Le maestro Andreï Chevtchouk a donné le tempo: : la vie doit être vécue Presto, et non Andante.

Il fait part de ses attentes quant à sa rencontre avec le public, sur le thème des compositeurs russes en exil.

Le maestro Andreï Chevtchouk est un concertiste international, il s'occupe de la sensibilisation à la musique. L'année dernière, il a entamé une série de conférences au CCSR à Bruxelles, intitulée « Chefs-d'œuvre de la musique de film ». Cette année, il continue à partager son opinion sur le rôle de la musique dans l'histoire, et il organise dans ce cadre,  des réunions en ligne avec le CCSR. La réunion du 12 novembre sera consacrée aux compositeurs russes en exil; le rôle de la musique russe à l'étranger a attiré chercheurs et artistes. Le maestro s'intéressera en particulier aux éléments suivants: les œuvres françaises dans le cinéma soviétique et russe. 

« En effet, la Russie en connaît plus sur le cinéma occidental que l'Occident n’en connaît sur le cinéma russe », a déclaré monsieur Chevtchouk. D’après lui, le rideau de fer est toujours suspendu du côté européen. Une collaboration entre réalisateurs russes et européens est nécessaire pour l'élargissement des horizons du public occidental. De même, une coopération entre compositeurs russes et occidentaux est indispensable afin de traduire les dialogues, faire la voix des films et créer les sous-titres.  

Le public occidental aura de quoi régaler son regard. « Le cinéma russe, contrairement au cinéma occidental, est étroitement lié au théâtre », dit Andreï Chevtchouk : en effet, la plupart des acteurs russes sont des gens du théâtre. De ce fait, le public occidental pourra découvrir une autre facette du cinéma.

A titre de comparaison, on constate une nette différence dans les adaptations cinématographiques d'œuvres classiques russes : la version russe différant de la version occidentale non seulement par les cadrages, mais aussi par le travail de réalisation. Ainsi, les adaptations d'Anna Karénine sont radicalement différentes. Finalement, les films de guerre russes seront une découverte pour le spectateur l'étranger, car les thèmes soulevés sont très profonds et le jeu des émotions est très fort. 

Andreï Chevtchouk cherche à raconter les événements historiques à la génération moderne. L'art moderne est basé sur le travail des siècles précédents. Les œuvres, qui sont réalisées sans aucun recours à l’histoire de l'art, sont plates et monotones. Monsieur Chevtchouk présente au public un cadre de paix afin d'éveiller l'intérêt du public pour les détails. Il craint que la profondeur du cinéma russe du XXe siècle, les sommets des œuvres des compositeurs russes ne deviennent bientôt incompréhensibles pour les plus jeunes. Le rythme effréné des nouveaux médias façonne une toute autre perception de l'art et du monde, et il est d'ores et déjà difficile de rester concentré afin d'observer attentivement une peinture nécessitant la plus grande des attentions. 

Dans le cinéma du XXe siècle, les pensées des personnages sont transmises dans un rythme plus lent, et l'image change moins souvent.
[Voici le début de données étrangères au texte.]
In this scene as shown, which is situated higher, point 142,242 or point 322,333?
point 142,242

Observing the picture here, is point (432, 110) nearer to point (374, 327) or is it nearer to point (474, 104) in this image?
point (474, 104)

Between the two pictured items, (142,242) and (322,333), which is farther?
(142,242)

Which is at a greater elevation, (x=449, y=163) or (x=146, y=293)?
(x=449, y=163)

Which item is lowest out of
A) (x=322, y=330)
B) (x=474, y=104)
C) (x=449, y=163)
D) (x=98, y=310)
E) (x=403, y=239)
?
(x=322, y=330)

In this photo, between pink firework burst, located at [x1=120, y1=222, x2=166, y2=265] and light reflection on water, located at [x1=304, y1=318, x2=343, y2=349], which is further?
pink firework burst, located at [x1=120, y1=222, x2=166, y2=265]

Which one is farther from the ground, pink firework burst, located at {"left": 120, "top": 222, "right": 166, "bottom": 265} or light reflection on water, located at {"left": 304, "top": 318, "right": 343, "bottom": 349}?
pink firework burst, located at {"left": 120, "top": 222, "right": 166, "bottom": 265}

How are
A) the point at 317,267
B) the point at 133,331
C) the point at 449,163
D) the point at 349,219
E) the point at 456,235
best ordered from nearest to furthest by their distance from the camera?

Si nous utilisons la terminologie musicale, alors les médias modernes préconisent le rythme presto, ce qui signifie vitesse. AndreÏ Chevtchouk estime qu'aujourd'hui, la principale tendance de l'art consiste à impressionner le public, mais est-ce que le spectateur en retire quelque chose? 
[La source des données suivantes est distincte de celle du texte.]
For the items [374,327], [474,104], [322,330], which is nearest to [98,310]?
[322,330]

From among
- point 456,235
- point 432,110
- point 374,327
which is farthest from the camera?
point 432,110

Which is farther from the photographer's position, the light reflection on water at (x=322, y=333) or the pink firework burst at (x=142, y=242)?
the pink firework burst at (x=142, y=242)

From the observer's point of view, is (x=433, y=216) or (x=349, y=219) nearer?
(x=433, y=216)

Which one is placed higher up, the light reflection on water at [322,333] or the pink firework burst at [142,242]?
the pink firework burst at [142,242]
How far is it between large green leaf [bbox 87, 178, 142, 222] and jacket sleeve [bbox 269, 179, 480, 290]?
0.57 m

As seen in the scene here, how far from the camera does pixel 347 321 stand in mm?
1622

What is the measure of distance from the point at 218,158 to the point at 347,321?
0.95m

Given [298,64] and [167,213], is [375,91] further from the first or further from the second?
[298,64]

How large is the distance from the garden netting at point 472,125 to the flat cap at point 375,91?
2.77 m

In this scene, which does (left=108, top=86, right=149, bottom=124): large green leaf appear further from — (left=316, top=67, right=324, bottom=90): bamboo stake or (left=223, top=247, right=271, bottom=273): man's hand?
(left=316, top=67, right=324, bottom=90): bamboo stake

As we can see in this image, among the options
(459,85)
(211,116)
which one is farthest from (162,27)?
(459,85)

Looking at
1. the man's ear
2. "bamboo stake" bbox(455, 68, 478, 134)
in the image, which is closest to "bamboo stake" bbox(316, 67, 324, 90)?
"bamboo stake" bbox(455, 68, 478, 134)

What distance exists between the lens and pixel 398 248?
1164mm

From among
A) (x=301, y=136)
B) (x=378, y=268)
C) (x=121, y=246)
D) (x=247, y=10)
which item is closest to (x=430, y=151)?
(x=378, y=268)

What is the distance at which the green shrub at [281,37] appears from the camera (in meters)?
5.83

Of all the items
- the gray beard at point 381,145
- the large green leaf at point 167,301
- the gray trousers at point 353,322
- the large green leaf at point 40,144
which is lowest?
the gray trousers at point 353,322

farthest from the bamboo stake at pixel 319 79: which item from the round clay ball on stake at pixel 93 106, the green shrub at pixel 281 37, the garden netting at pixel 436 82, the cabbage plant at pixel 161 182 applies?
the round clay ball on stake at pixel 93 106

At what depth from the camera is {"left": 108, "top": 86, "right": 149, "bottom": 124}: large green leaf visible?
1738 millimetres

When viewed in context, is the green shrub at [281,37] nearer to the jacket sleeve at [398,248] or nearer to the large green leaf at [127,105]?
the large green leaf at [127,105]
Andreï Chevtchouk préconise l'utilisation des projections grand écran pour travailler sur la création d'une large palette de connaissances, qui sera présentée au public, en sautant de l'andanteau presto.

La réunion artistique se tient dans le cadre de la conférence internationale « La diaspora russe en Belgique : destins uniques et héritages culturels », consacrée au 100eanniversaire de l’« exode russe ». Le maestro parlera des destins des compositeurs russes en exil et ceux qui sont revenus. 
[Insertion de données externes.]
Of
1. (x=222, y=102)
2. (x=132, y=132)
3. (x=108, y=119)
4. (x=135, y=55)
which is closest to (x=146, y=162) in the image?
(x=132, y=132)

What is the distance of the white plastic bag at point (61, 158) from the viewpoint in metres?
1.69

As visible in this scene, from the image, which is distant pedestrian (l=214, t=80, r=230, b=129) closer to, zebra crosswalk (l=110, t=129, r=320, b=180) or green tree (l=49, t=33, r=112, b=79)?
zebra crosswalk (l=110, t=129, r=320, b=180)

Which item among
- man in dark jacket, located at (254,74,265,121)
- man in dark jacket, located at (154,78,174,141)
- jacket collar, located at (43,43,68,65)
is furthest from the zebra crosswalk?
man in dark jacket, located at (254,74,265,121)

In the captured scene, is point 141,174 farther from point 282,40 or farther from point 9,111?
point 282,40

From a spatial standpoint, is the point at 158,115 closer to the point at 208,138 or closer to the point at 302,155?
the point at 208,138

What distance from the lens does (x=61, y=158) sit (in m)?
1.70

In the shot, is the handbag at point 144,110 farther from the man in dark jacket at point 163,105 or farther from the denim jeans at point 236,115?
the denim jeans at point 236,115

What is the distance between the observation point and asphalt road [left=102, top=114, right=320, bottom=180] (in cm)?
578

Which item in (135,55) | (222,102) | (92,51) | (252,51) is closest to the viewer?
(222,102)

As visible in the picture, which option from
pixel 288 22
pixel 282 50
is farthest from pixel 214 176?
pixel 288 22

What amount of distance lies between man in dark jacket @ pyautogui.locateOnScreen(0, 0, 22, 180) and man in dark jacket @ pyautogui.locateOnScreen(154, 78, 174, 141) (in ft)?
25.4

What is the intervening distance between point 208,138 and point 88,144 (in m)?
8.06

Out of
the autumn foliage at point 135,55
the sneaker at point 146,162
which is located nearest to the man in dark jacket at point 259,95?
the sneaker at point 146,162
« Une époque où un pays perd don élite est une époque tragique », dit-il.

Il compare la période d'émigration à la perte de la terre qui empêche la naissance de nouveaux talents. Il est particulièrement important, a-t-il ajouté, d'attirer l'attention sur cette situation afin qu'elle ne se répète pas. 

De même, il espère qu'un jour viendra le temps du « retour russe », où la Russie accueillera ses compatriotes revenus de pays étrangers et de nouveaux invités venus d'ailleurs. 

La Russie a des choses à montrer, et avec le temps, l'intérêt pour la culture russe ne fera que croître.